Circumcision: a painful decision

News  The Oregonian (Portland). Thursday, 17 July 2008.

Nancy Haught

Health - A religious necessity for many Jews and Muslims, the practice has also attracted vocal opponents

IN THE NEWS

A recent Oregon court case focused attention on circumcision, an enduring religious ritual for Jews and Muslims that is otherwise declining as a medical or cultural practice in Oregon.

The state Supreme Court heard arguments from a divorced couple about circumcising their son. The father, who had converted to Judaism after the divorce, favored the circumcision of his 9-year-old son, who had expressed interest in converting. The mother argued that the boy was afraid to tell his father that he didn't want to be circumcised.

In January, a lower court ruled in favor of the father, who has custody of his son. The mother appealed. The Supreme Court  External link decided that the boy, now 12, should have a chance to weigh in. The case is still pending.

Custody rights may be at the heart of the Oregon case, but it has sparked discussion of circumcision – the removal of all or a portion of the foreskin of the penis. For centuries, Jews have circumcised infant boys. They cite the book of Genesis, in which God commands that Abraham, his son and their descendants be circumcised as a sign of their divine covenant.

Ordinarily, a bris milah, Hebrew for covenant of circumcision, is held on the eighth day of a boy's life, at home in front of family and friends. A trained mohel performs the ritual. In recent years, some Jewish families have had their sons circumcised in the hospital by a specially trained Jewish physician. The family holds a naming ceremony at home on the eighth day.

In Islam, circumcision is a religious rite and usually occurs by a boy's seventh birthday.

In the United States, infant circumcisions are often performed for secular reasons. Parents choose to have sons circumcised so they will look like their fathers or blend in in a locker room, or because they believe the procedure aids with cleanliness or reduces disease.

Some circumcised men argue that the procedure has lessened their sexual sensitivity.
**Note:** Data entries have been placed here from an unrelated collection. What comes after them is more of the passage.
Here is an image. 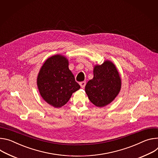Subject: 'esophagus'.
I'll return each instance as SVG.
<instances>
[{"label": "esophagus", "mask_w": 158, "mask_h": 158, "mask_svg": "<svg viewBox=\"0 0 158 158\" xmlns=\"http://www.w3.org/2000/svg\"><path fill=\"white\" fill-rule=\"evenodd\" d=\"M85 85H86V82H85V81H81V82L80 83V86L81 87L82 89L85 88Z\"/></svg>", "instance_id": "obj_1"}]
</instances>
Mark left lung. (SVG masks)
<instances>
[{
	"label": "left lung",
	"instance_id": "obj_1",
	"mask_svg": "<svg viewBox=\"0 0 158 158\" xmlns=\"http://www.w3.org/2000/svg\"><path fill=\"white\" fill-rule=\"evenodd\" d=\"M121 86V77L116 66L107 60L102 64L94 65V78L87 82L85 92L95 106L103 107L115 100Z\"/></svg>",
	"mask_w": 158,
	"mask_h": 158
}]
</instances>
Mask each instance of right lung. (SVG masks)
<instances>
[{
	"label": "right lung",
	"instance_id": "obj_1",
	"mask_svg": "<svg viewBox=\"0 0 158 158\" xmlns=\"http://www.w3.org/2000/svg\"><path fill=\"white\" fill-rule=\"evenodd\" d=\"M68 65L69 61L65 56H51L44 61L37 77L40 95L55 108L64 106L73 93L80 89Z\"/></svg>",
	"mask_w": 158,
	"mask_h": 158
}]
</instances>
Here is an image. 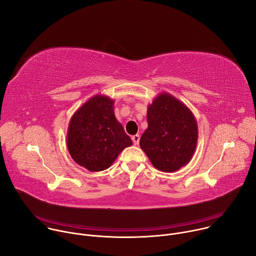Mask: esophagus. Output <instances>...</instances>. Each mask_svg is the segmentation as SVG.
<instances>
[{
  "label": "esophagus",
  "instance_id": "esophagus-1",
  "mask_svg": "<svg viewBox=\"0 0 256 256\" xmlns=\"http://www.w3.org/2000/svg\"><path fill=\"white\" fill-rule=\"evenodd\" d=\"M132 142H134V144H138V142H140V134H134V136H132Z\"/></svg>",
  "mask_w": 256,
  "mask_h": 256
}]
</instances>
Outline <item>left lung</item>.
<instances>
[{
	"mask_svg": "<svg viewBox=\"0 0 256 256\" xmlns=\"http://www.w3.org/2000/svg\"><path fill=\"white\" fill-rule=\"evenodd\" d=\"M147 120L140 147L153 166L163 172H175L188 164L198 138L190 109L173 95L162 92L149 104Z\"/></svg>",
	"mask_w": 256,
	"mask_h": 256,
	"instance_id": "1",
	"label": "left lung"
}]
</instances>
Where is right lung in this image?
Here are the masks:
<instances>
[{"label": "right lung", "mask_w": 256, "mask_h": 256, "mask_svg": "<svg viewBox=\"0 0 256 256\" xmlns=\"http://www.w3.org/2000/svg\"><path fill=\"white\" fill-rule=\"evenodd\" d=\"M132 144L114 114V100L97 94L70 118L68 150L77 164L91 172L110 167L118 155Z\"/></svg>", "instance_id": "obj_1"}]
</instances>
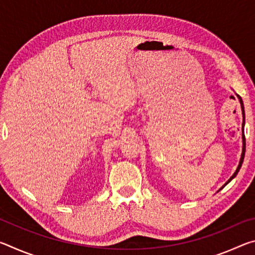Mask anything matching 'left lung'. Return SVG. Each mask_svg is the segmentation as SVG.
<instances>
[{"label":"left lung","mask_w":255,"mask_h":255,"mask_svg":"<svg viewBox=\"0 0 255 255\" xmlns=\"http://www.w3.org/2000/svg\"><path fill=\"white\" fill-rule=\"evenodd\" d=\"M239 97V99H240V102H241V107H242V111H243V117H244V106H243V101H242V99H241V97L240 96H237ZM242 126H243V152H242V155H241V159H240V164H239V166H237V169H236V171H235V173L233 174L232 176H231V179L227 181V182L225 183V185L230 182V181H232L233 179L235 178L236 176V174L239 173V171H240V169H241V166H242V164H243V159H244V155H245V135H244V122H243V125H242ZM225 185H224V187H225ZM223 189V188H222Z\"/></svg>","instance_id":"8db88e82"}]
</instances>
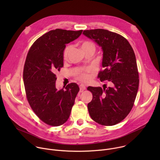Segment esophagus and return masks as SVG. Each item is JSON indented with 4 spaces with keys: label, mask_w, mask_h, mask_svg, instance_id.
I'll use <instances>...</instances> for the list:
<instances>
[{
    "label": "esophagus",
    "mask_w": 160,
    "mask_h": 160,
    "mask_svg": "<svg viewBox=\"0 0 160 160\" xmlns=\"http://www.w3.org/2000/svg\"><path fill=\"white\" fill-rule=\"evenodd\" d=\"M86 88L85 85L83 84H80V92H82V91H83V90H85Z\"/></svg>",
    "instance_id": "esophagus-1"
}]
</instances>
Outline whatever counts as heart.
Returning a JSON list of instances; mask_svg holds the SVG:
<instances>
[{"instance_id": "obj_1", "label": "heart", "mask_w": 160, "mask_h": 160, "mask_svg": "<svg viewBox=\"0 0 160 160\" xmlns=\"http://www.w3.org/2000/svg\"><path fill=\"white\" fill-rule=\"evenodd\" d=\"M82 50L91 49L95 51V45L90 42H84L82 45ZM71 46L68 45L64 51V58H66L68 53L70 51ZM77 78L83 82H88L91 79V72L90 70H86L85 71H79L77 73Z\"/></svg>"}]
</instances>
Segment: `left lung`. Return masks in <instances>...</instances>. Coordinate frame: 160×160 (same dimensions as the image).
Returning <instances> with one entry per match:
<instances>
[{
  "label": "left lung",
  "mask_w": 160,
  "mask_h": 160,
  "mask_svg": "<svg viewBox=\"0 0 160 160\" xmlns=\"http://www.w3.org/2000/svg\"><path fill=\"white\" fill-rule=\"evenodd\" d=\"M102 51L104 70L98 78L110 81L112 87H88L92 99L88 105L90 116L102 125H115L131 111L139 88V73L133 50L122 35L104 29L84 30Z\"/></svg>",
  "instance_id": "left-lung-1"
}]
</instances>
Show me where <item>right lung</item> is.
Wrapping results in <instances>:
<instances>
[{"mask_svg": "<svg viewBox=\"0 0 160 160\" xmlns=\"http://www.w3.org/2000/svg\"><path fill=\"white\" fill-rule=\"evenodd\" d=\"M82 32L49 31L33 43L27 54L23 70L27 99L36 115L48 125L59 126L68 120L80 90L76 83L57 89L55 73L63 66L66 44Z\"/></svg>", "mask_w": 160, "mask_h": 160, "instance_id": "add662e5", "label": "right lung"}]
</instances>
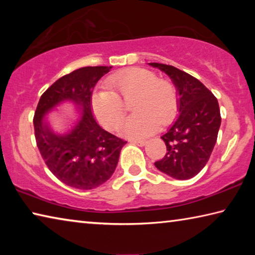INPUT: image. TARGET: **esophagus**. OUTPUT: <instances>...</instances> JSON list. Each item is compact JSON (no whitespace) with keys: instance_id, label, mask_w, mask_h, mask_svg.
Here are the masks:
<instances>
[{"instance_id":"1","label":"esophagus","mask_w":255,"mask_h":255,"mask_svg":"<svg viewBox=\"0 0 255 255\" xmlns=\"http://www.w3.org/2000/svg\"><path fill=\"white\" fill-rule=\"evenodd\" d=\"M130 143L136 144V145H138V146H145L146 143H147V141L144 140V139H131Z\"/></svg>"}]
</instances>
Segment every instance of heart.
<instances>
[{"mask_svg":"<svg viewBox=\"0 0 255 255\" xmlns=\"http://www.w3.org/2000/svg\"><path fill=\"white\" fill-rule=\"evenodd\" d=\"M110 90H97L92 94V109L96 117L108 129H116L126 114L124 102L131 101L135 112L122 130L131 137L148 136L159 125L166 126L175 117L178 96L173 84L159 80L154 72L132 67L117 72L107 80Z\"/></svg>","mask_w":255,"mask_h":255,"instance_id":"1","label":"heart"}]
</instances>
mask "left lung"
Here are the masks:
<instances>
[{
    "label": "left lung",
    "instance_id": "obj_1",
    "mask_svg": "<svg viewBox=\"0 0 255 255\" xmlns=\"http://www.w3.org/2000/svg\"><path fill=\"white\" fill-rule=\"evenodd\" d=\"M148 65L165 73L178 94V119L161 137L166 154L155 162L163 173L188 180L204 169L217 140L222 118L217 99L196 77L174 66L159 63Z\"/></svg>",
    "mask_w": 255,
    "mask_h": 255
}]
</instances>
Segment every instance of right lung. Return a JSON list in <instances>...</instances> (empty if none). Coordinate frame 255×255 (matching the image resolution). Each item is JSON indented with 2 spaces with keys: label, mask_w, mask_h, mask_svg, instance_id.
Returning <instances> with one entry per match:
<instances>
[{
  "label": "right lung",
  "mask_w": 255,
  "mask_h": 255,
  "mask_svg": "<svg viewBox=\"0 0 255 255\" xmlns=\"http://www.w3.org/2000/svg\"><path fill=\"white\" fill-rule=\"evenodd\" d=\"M112 66L82 67L60 77L46 90L34 112L37 146L56 178L72 188L91 190L111 178L127 143L99 126L91 110L92 91L97 82ZM70 102L78 118L64 134L51 128L48 114Z\"/></svg>",
  "instance_id": "add662e5"
}]
</instances>
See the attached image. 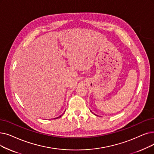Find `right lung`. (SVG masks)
Returning <instances> with one entry per match:
<instances>
[{"instance_id":"right-lung-1","label":"right lung","mask_w":154,"mask_h":154,"mask_svg":"<svg viewBox=\"0 0 154 154\" xmlns=\"http://www.w3.org/2000/svg\"><path fill=\"white\" fill-rule=\"evenodd\" d=\"M61 116H62V115H61V116H58L57 118H60V117H61Z\"/></svg>"}]
</instances>
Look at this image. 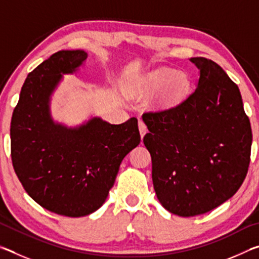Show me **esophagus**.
<instances>
[{
    "label": "esophagus",
    "mask_w": 259,
    "mask_h": 259,
    "mask_svg": "<svg viewBox=\"0 0 259 259\" xmlns=\"http://www.w3.org/2000/svg\"><path fill=\"white\" fill-rule=\"evenodd\" d=\"M138 128H139V133H140V136H142V138L145 136V134L147 133V126L145 124V122H144L143 120H139L138 121Z\"/></svg>",
    "instance_id": "obj_1"
}]
</instances>
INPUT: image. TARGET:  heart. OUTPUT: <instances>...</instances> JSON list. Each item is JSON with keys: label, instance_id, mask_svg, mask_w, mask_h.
Returning <instances> with one entry per match:
<instances>
[{"label": "heart", "instance_id": "b5f03b06", "mask_svg": "<svg viewBox=\"0 0 259 259\" xmlns=\"http://www.w3.org/2000/svg\"><path fill=\"white\" fill-rule=\"evenodd\" d=\"M140 83L147 91H157L164 88L161 102L166 105L181 100L190 88V80L185 74L169 67H159L147 73Z\"/></svg>", "mask_w": 259, "mask_h": 259}]
</instances>
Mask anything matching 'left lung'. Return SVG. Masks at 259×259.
Listing matches in <instances>:
<instances>
[{
  "instance_id": "1",
  "label": "left lung",
  "mask_w": 259,
  "mask_h": 259,
  "mask_svg": "<svg viewBox=\"0 0 259 259\" xmlns=\"http://www.w3.org/2000/svg\"><path fill=\"white\" fill-rule=\"evenodd\" d=\"M191 61L200 69L195 90L176 106L143 114L156 196L182 217L208 212L238 192L252 143L238 85L214 61Z\"/></svg>"
}]
</instances>
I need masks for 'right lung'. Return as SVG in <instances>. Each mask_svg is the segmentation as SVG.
Wrapping results in <instances>:
<instances>
[{
    "label": "right lung",
    "mask_w": 259,
    "mask_h": 259,
    "mask_svg": "<svg viewBox=\"0 0 259 259\" xmlns=\"http://www.w3.org/2000/svg\"><path fill=\"white\" fill-rule=\"evenodd\" d=\"M88 55L63 50L28 74L14 109L11 159L17 177L41 207L82 217L102 207L123 157L140 143L138 121L111 124L94 117L78 128L55 123L50 96L61 74L76 71Z\"/></svg>",
    "instance_id": "add662e5"
}]
</instances>
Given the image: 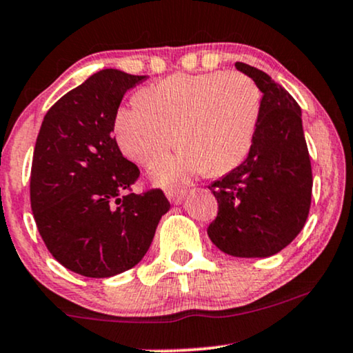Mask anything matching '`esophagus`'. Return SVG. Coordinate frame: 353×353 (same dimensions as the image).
Returning a JSON list of instances; mask_svg holds the SVG:
<instances>
[{"instance_id": "esophagus-1", "label": "esophagus", "mask_w": 353, "mask_h": 353, "mask_svg": "<svg viewBox=\"0 0 353 353\" xmlns=\"http://www.w3.org/2000/svg\"><path fill=\"white\" fill-rule=\"evenodd\" d=\"M167 198L173 203V205H180L185 198V192L183 190H168Z\"/></svg>"}]
</instances>
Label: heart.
Returning <instances> with one entry per match:
<instances>
[{
	"label": "heart",
	"instance_id": "obj_1",
	"mask_svg": "<svg viewBox=\"0 0 353 353\" xmlns=\"http://www.w3.org/2000/svg\"><path fill=\"white\" fill-rule=\"evenodd\" d=\"M261 112V90L241 72L176 74L140 92L115 114V135L128 159L152 167L161 186H178L206 172L223 175L250 152Z\"/></svg>",
	"mask_w": 353,
	"mask_h": 353
}]
</instances>
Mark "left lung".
Segmentation results:
<instances>
[{"label":"left lung","mask_w":353,"mask_h":353,"mask_svg":"<svg viewBox=\"0 0 353 353\" xmlns=\"http://www.w3.org/2000/svg\"><path fill=\"white\" fill-rule=\"evenodd\" d=\"M234 65L256 82L263 99L248 159L208 186L218 200L208 236L230 256L268 258L304 228L312 168L299 103L263 70L244 62Z\"/></svg>","instance_id":"obj_1"}]
</instances>
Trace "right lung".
Returning a JSON list of instances; mask_svg holds the SVG:
<instances>
[{"label":"right lung","mask_w":353,"mask_h":353,"mask_svg":"<svg viewBox=\"0 0 353 353\" xmlns=\"http://www.w3.org/2000/svg\"><path fill=\"white\" fill-rule=\"evenodd\" d=\"M103 69L48 110L31 165V210L54 259L85 277H110L139 264L170 210L160 188L140 194L135 163L112 137L123 94L145 81Z\"/></svg>","instance_id":"right-lung-1"}]
</instances>
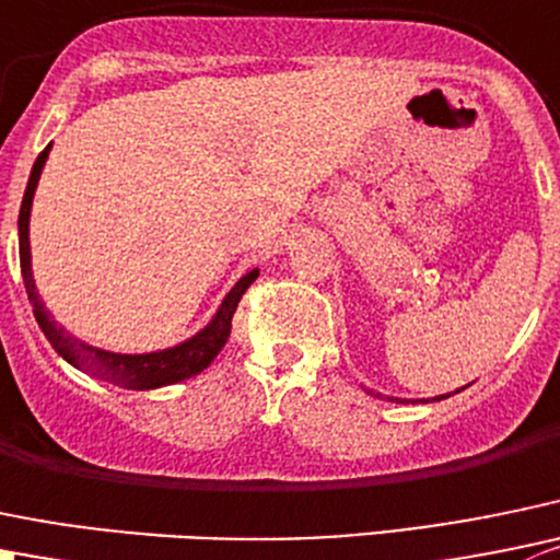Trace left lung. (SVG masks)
<instances>
[{
	"label": "left lung",
	"instance_id": "left-lung-1",
	"mask_svg": "<svg viewBox=\"0 0 560 560\" xmlns=\"http://www.w3.org/2000/svg\"><path fill=\"white\" fill-rule=\"evenodd\" d=\"M369 390V388H366ZM459 390V388H457ZM369 394H374V390H369ZM374 396H380V399H388V401H407V399H399V396H383V394H374ZM446 396H452V394H443V396H435V401H441V399H446ZM421 401H430V399H421Z\"/></svg>",
	"mask_w": 560,
	"mask_h": 560
}]
</instances>
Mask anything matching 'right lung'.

Medical studies suggest that circumcision reduces the risk of penile cancer, urinary tract infections and HIV transmission. But the American Academy of Pediatrics reaffirmed in 2005 that there was insufficient evidence to consider the procedure a medical necessity.

In Oregon, about 26 percent of boys born in 2006 were circumcised in hospitals. The figure, based on state and national statistics, does not include infants circumcised outside of hospitals.

Nationally, the figure for infant circumcision declined from 65 percent in 1980 to about 56 percent in 1997 and has been relatively stable since.

Regionally, fewer boys are circumcised in the West: In 2005, 31 percent were circumcised in hospitals there. The figures were 75 percent in the Midwest, 65 percent in the Northeast and 56 percent in the South.